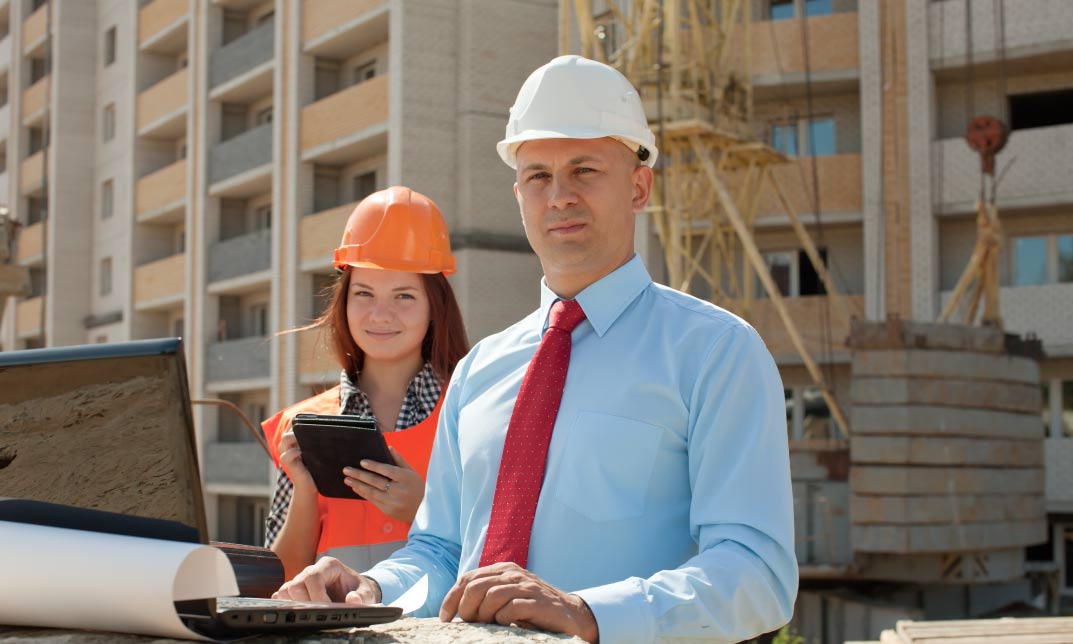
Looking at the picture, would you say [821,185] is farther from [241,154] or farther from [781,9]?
[241,154]

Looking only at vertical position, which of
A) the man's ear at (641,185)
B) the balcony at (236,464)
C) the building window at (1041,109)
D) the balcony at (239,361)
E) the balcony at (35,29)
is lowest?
the balcony at (236,464)

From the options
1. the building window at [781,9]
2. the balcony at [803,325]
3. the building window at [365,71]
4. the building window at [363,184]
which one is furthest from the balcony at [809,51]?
the building window at [363,184]

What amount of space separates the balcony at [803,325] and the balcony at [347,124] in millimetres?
7046

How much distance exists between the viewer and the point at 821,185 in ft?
64.8

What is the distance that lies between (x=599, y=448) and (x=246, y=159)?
2501 cm

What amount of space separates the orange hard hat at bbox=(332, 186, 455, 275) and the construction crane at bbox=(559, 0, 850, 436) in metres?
12.3

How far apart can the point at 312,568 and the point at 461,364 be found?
575 millimetres

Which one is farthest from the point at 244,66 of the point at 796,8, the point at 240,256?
the point at 796,8

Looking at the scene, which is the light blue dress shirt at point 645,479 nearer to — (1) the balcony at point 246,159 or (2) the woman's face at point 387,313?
(2) the woman's face at point 387,313

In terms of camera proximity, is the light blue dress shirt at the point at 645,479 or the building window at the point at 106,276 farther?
the building window at the point at 106,276

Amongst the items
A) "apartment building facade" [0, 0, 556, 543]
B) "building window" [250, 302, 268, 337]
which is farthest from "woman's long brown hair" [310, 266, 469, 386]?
"building window" [250, 302, 268, 337]

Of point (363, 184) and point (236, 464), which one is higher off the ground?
point (363, 184)

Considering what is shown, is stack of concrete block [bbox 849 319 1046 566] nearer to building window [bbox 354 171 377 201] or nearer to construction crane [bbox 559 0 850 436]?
construction crane [bbox 559 0 850 436]

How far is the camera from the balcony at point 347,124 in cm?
2191
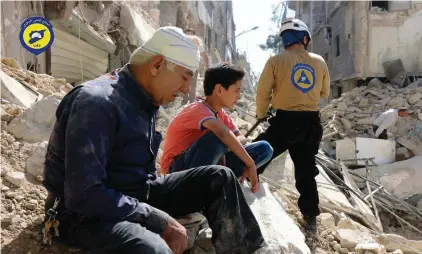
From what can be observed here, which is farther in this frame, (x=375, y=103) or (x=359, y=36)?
(x=359, y=36)

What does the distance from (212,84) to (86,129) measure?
1.44 m

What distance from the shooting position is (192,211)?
2.32 metres

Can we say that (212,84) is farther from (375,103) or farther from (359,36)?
(359,36)

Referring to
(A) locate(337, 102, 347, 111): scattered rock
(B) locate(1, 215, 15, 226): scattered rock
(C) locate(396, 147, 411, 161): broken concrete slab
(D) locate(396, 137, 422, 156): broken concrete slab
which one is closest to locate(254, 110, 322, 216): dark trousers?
(B) locate(1, 215, 15, 226): scattered rock

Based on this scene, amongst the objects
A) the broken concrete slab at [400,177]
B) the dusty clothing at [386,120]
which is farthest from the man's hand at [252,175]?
the dusty clothing at [386,120]

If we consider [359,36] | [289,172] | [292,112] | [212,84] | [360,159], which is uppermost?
[359,36]

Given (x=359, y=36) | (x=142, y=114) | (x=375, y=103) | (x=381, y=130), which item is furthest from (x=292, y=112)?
(x=359, y=36)

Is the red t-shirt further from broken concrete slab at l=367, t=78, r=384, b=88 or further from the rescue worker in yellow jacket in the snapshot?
broken concrete slab at l=367, t=78, r=384, b=88

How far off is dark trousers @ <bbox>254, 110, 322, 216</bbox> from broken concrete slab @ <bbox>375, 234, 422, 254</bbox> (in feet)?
3.05

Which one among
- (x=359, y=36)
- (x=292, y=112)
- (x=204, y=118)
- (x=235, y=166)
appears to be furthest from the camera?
(x=359, y=36)

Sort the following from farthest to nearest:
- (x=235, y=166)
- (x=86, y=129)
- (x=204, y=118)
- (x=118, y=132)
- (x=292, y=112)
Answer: (x=292, y=112)
(x=235, y=166)
(x=204, y=118)
(x=118, y=132)
(x=86, y=129)

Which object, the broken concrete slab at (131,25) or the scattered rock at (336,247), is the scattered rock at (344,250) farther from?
the broken concrete slab at (131,25)

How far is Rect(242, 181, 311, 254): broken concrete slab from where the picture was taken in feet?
8.39

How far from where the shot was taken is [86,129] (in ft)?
5.45
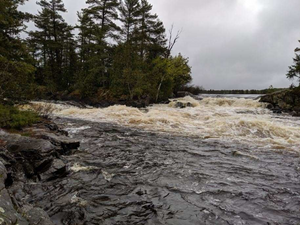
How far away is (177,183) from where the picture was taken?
5133 millimetres

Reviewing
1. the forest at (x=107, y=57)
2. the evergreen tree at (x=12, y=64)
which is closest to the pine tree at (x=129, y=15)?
the forest at (x=107, y=57)

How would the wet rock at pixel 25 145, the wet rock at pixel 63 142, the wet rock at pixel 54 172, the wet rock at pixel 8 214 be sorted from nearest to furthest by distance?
the wet rock at pixel 8 214
the wet rock at pixel 54 172
the wet rock at pixel 25 145
the wet rock at pixel 63 142

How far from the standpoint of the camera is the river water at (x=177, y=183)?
379 centimetres

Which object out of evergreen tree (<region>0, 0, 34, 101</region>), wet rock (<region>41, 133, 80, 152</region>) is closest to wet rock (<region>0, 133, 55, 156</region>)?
wet rock (<region>41, 133, 80, 152</region>)

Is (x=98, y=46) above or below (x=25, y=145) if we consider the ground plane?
above

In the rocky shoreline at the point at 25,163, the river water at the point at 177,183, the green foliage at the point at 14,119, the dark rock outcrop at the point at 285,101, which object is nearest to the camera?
the river water at the point at 177,183

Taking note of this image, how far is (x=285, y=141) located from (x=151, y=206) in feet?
26.5

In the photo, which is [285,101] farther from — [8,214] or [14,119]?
[8,214]

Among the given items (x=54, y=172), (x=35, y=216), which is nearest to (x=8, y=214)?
(x=35, y=216)

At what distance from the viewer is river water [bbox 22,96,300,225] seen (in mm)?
3785

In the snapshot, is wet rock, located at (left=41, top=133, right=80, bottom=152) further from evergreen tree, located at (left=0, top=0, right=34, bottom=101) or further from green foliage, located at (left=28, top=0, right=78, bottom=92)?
green foliage, located at (left=28, top=0, right=78, bottom=92)

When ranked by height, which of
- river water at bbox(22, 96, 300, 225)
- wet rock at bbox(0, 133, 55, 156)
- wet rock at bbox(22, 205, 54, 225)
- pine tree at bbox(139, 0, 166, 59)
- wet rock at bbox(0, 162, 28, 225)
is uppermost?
pine tree at bbox(139, 0, 166, 59)

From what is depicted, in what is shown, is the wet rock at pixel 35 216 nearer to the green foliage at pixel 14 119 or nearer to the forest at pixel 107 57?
the green foliage at pixel 14 119

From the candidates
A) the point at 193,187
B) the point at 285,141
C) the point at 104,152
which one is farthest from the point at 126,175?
the point at 285,141
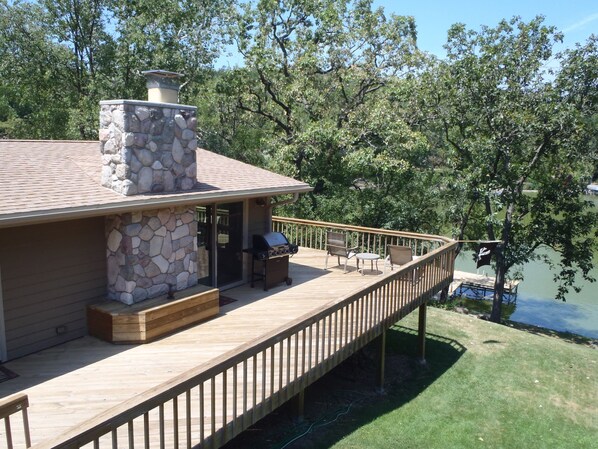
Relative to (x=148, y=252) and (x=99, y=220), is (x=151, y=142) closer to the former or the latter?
(x=99, y=220)

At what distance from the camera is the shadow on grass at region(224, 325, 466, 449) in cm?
579

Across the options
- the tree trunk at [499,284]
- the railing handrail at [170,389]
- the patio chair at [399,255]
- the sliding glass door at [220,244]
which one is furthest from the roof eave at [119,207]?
the tree trunk at [499,284]

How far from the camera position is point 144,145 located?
621cm

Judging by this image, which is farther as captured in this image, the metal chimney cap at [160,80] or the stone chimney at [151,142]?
the metal chimney cap at [160,80]

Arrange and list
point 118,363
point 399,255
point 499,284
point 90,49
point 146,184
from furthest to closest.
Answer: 1. point 90,49
2. point 499,284
3. point 399,255
4. point 146,184
5. point 118,363

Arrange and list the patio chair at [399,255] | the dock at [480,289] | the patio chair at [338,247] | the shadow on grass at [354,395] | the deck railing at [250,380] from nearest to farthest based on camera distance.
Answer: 1. the deck railing at [250,380]
2. the shadow on grass at [354,395]
3. the patio chair at [399,255]
4. the patio chair at [338,247]
5. the dock at [480,289]

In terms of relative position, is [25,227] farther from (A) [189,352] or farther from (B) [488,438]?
(B) [488,438]

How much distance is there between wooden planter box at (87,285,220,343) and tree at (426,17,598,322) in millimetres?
11141

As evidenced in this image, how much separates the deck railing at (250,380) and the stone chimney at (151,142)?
2585mm

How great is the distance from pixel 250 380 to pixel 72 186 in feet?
10.3

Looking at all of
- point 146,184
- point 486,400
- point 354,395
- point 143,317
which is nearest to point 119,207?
point 146,184

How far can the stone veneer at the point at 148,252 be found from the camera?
6.10 m

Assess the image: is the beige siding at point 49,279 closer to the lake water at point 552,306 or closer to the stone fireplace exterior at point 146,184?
the stone fireplace exterior at point 146,184

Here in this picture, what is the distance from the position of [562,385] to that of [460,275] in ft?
53.5
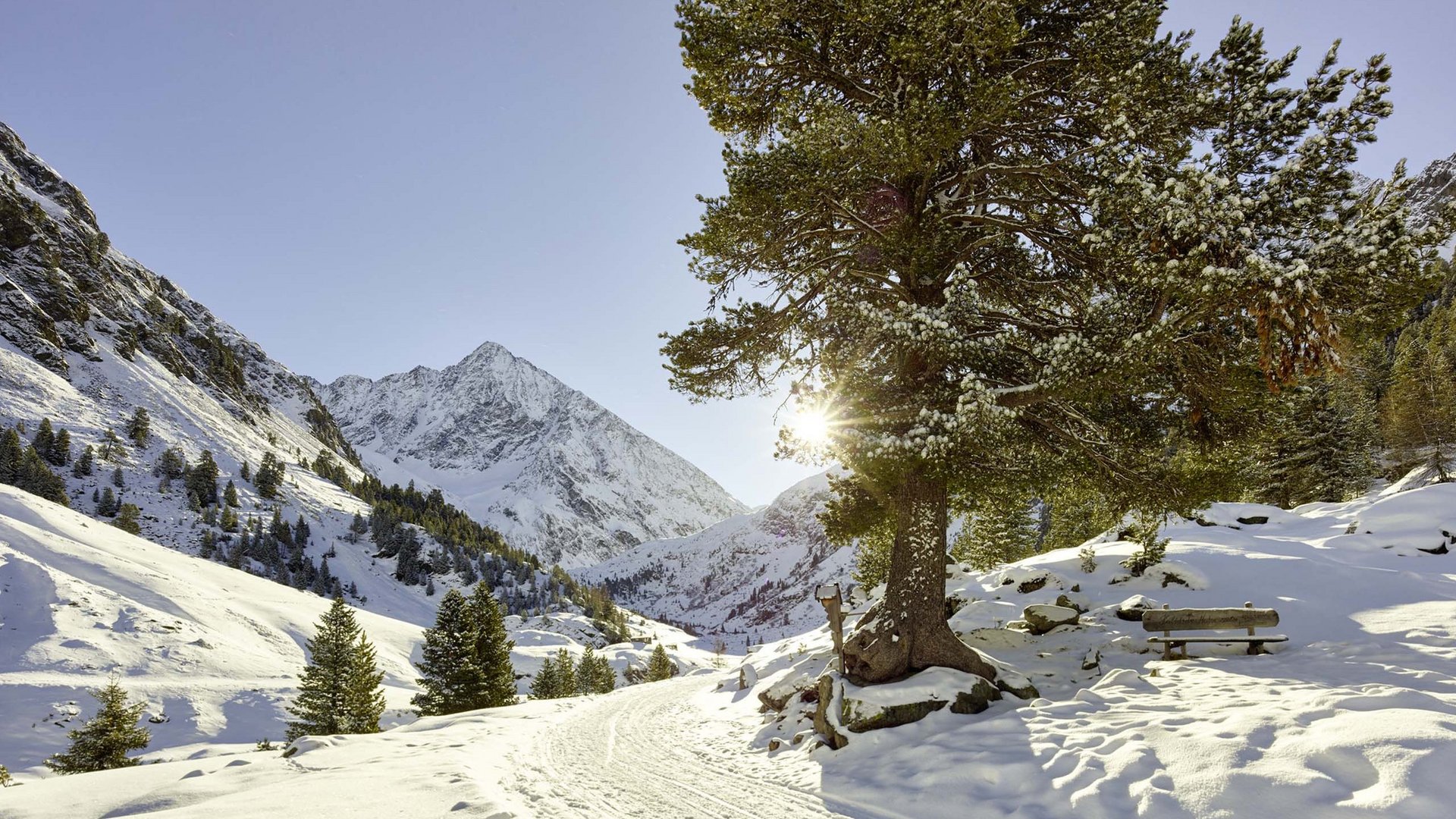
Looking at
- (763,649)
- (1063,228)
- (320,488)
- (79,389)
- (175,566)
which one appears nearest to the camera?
(1063,228)

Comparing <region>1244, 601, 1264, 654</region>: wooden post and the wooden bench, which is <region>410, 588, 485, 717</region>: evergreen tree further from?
<region>1244, 601, 1264, 654</region>: wooden post

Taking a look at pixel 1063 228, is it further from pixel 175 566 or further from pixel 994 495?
pixel 175 566

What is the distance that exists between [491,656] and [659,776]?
25.8m

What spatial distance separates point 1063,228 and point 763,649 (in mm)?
21784

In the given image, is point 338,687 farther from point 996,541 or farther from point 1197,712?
point 996,541

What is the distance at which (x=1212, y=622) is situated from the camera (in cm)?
966

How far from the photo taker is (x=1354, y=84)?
6168 millimetres

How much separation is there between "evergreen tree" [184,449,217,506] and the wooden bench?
14689 cm

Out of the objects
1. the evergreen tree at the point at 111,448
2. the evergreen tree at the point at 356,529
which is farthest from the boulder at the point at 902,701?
the evergreen tree at the point at 111,448

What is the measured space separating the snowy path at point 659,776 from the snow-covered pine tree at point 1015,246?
2.79 meters

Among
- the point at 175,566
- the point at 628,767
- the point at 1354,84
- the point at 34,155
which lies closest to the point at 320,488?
the point at 175,566

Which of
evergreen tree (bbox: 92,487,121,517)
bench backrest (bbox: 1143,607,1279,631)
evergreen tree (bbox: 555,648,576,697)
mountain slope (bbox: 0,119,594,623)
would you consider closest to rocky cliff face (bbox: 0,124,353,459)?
mountain slope (bbox: 0,119,594,623)

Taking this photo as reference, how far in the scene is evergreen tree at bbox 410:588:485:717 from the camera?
28375 millimetres

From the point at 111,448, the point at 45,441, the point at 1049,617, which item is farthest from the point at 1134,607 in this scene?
the point at 111,448
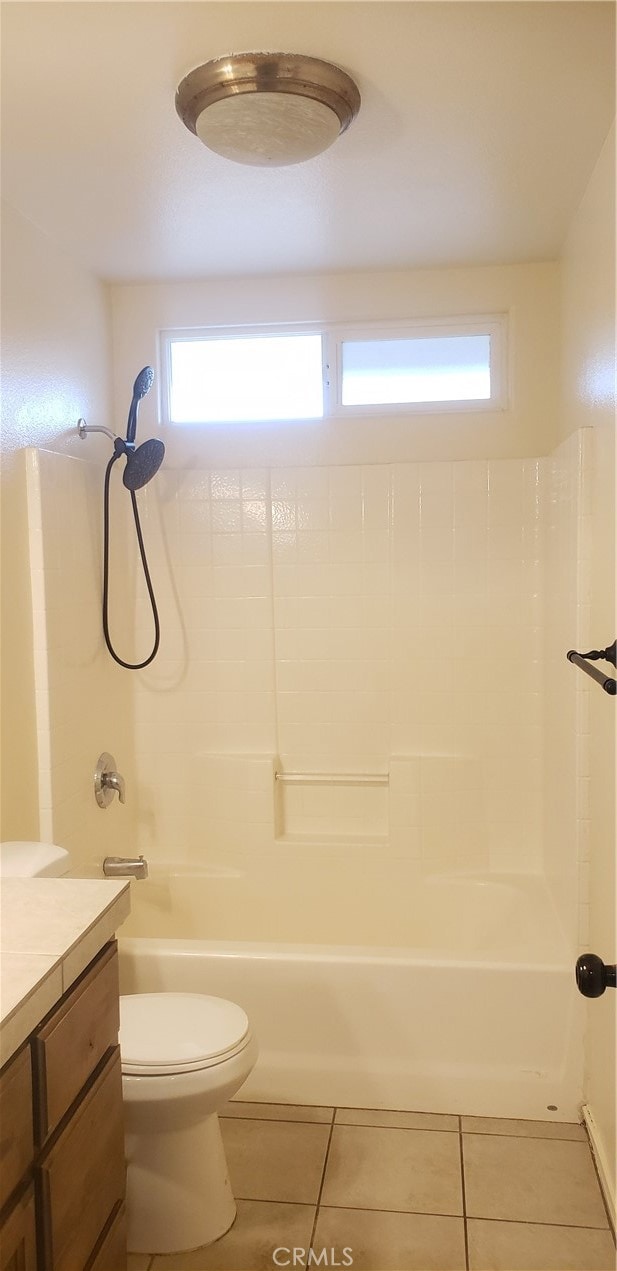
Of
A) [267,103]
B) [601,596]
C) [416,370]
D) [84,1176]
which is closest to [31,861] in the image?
[84,1176]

───

**Task prompt**
Reproduce the lines of the material between the line containing "Looking only at vertical position, which of" and the line containing "575 millimetres", inclusive, without changing anything.

**Answer in full**
Looking only at vertical position, which of
A) the man's ear at (641,185)
B) the balcony at (236,464)
C) the building window at (1041,109)
D) the balcony at (239,361)
E) the balcony at (35,29)
is lowest?
the balcony at (236,464)

From the options
1. the building window at [781,9]
2. the balcony at [803,325]
3. the building window at [365,71]
4. the building window at [363,184]
which one is furthest from the balcony at [809,51]?
the building window at [363,184]

What amount of space separates the balcony at [803,325] and the balcony at [347,124] in millimetres?
7046

How much distance exists between the viewer and the point at 821,185 in ft?
64.8

What is the distance that lies between (x=599, y=448) and (x=246, y=159)?
2501 cm

What amount of space separates the orange hard hat at bbox=(332, 186, 455, 275) and the construction crane at bbox=(559, 0, 850, 436) in metres?
12.3

How far apart can the point at 312,568 and the point at 461,364 be found?
575 millimetres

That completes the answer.